Japan Airlines (JAL) has invested $10m in Boom Supersonic, a Denver-based company developing a new-generation supersonic aircraft which flies at Mach 2.2 and will cut flight times in half.
As part of the deal, the Japanese flag carrier is collaborating with the company to refine the aircraft design. It also has the option to purchase up to 20 Boom aircraft through a pre-order arrangement.
“We’ve been working with Japan Airlines behind the scenes for over a year now,” said Blake Scholl, founder and chief executive of Boom Supersonic.
“JAL’s passionate, visionary team offers decades of practical knowledge and wisdom on everything from the passenger experience to technical operations.
“We’re thrilled to be working with JAL to develop a reliable, easily-maintained aircraft that will provide revolutionary speed to passengers. Our goal is to develop an airliner that will be a great addition to any international airline’s fleet.”
The Boom aircraft is projected to be capable of speeds reaching Mach 2.2, or 1,451 mph, faster than Concorde’s Mach 2.0 and 2.6 times faster than any other airliners.
Its supersonic airliner is designed for routes up to 16,668 km (10,357 miles), but will need to refuel after 8,334 km (5,179 miles).
Writing in a blog post, Scholl said the backing from JAL was “not just a milestone for Boom, but one for civil aviation”.
“JAL is the first airline in history to make a material financial commitment to a faster future,” he added.
“Concorde had dozens of pre-orders — but none carried any financial commitment, and ultimately British Airways and Air France got their Concordes for just £1 apiece.”
Earlier this year, Boom completed a $33m Series A funding round.
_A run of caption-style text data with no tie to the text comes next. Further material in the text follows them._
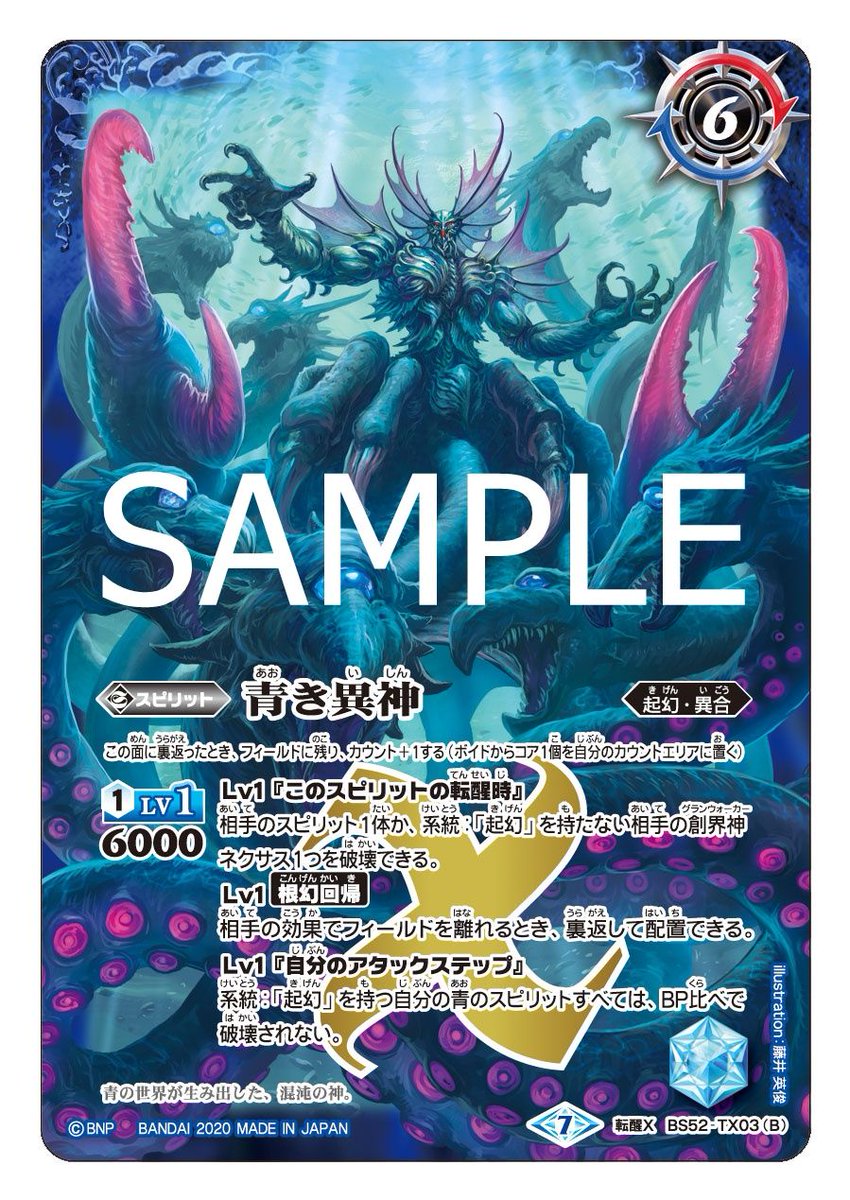 青の世界 青き異神 シークレット版 バトスピ 1枚 REVIVAL版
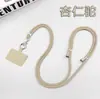 Cordão Antiperda para Celular, Estilo Simples, Alça de Pescoço Ajustável e Retrátil, Corrente Criativa Personalizada para Celular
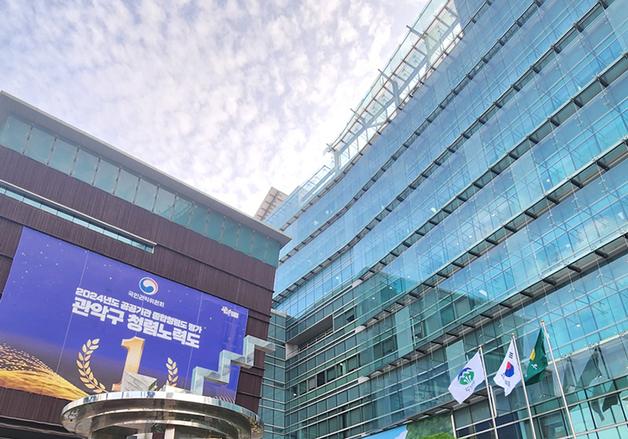 관악구, 돌봄 위기 주민 1296명 지원…'생활밀착형 돌보미' 역할 강화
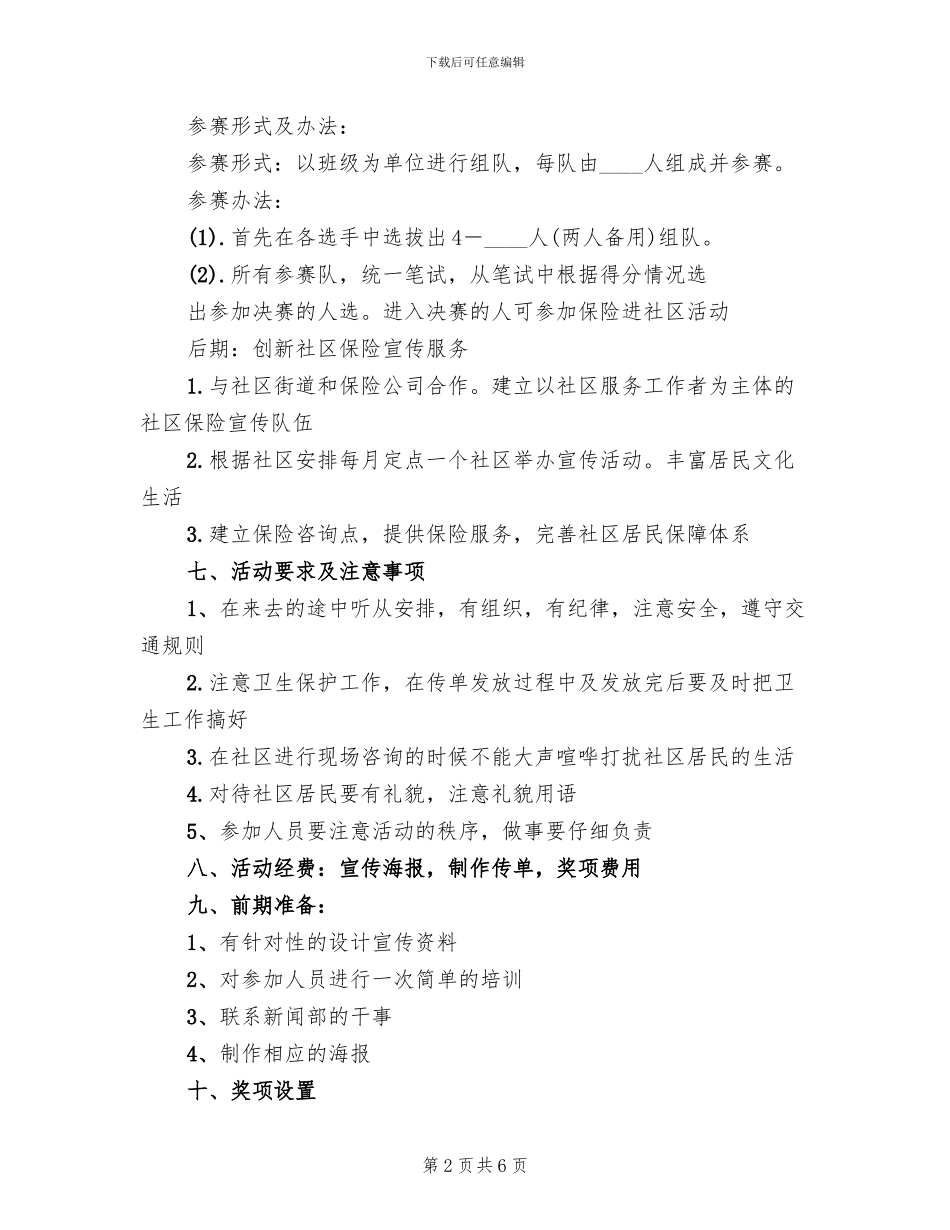 保险公司活动策划方案_第2页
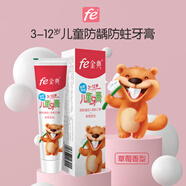 fe金典生物酶3-12歲兒童防蛀固齒牙膏60g草莓香型 FE8.8 【2支裝】60g*2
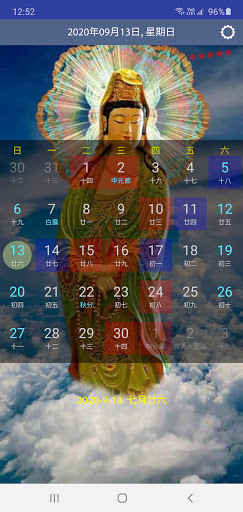 Android application Vegetable Days Reminder screenshort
Participants in the syndicate included 8VC, Caffeinated Capital, Palm Drive Ventures, RRE Ventures, and Y Combinator's Continuity Fund. Sir Richard Branson's Virgin Group is also a backer.
Since the unveiling of the XB-1 demonstrator in November 2016, the Boom team has been engaged in extensive wind tunnel tests at the Walter H. Beech Wind Tunnel at Wichita State University’s National Institute for Aviation Research.
Boom is also developing hardware for the plane’s first flight with support from partners at Honeywell, Tencate and Blue Force.
Scholl, a qualified pilot, made his name founding Amazon’s Automated Advertising team, which became a $300m business function. Ahead of speaking at Routes Americas 2017 in Las Vegas, he told Routesonline that 500 routes around the world have enough traffic for supersonic service.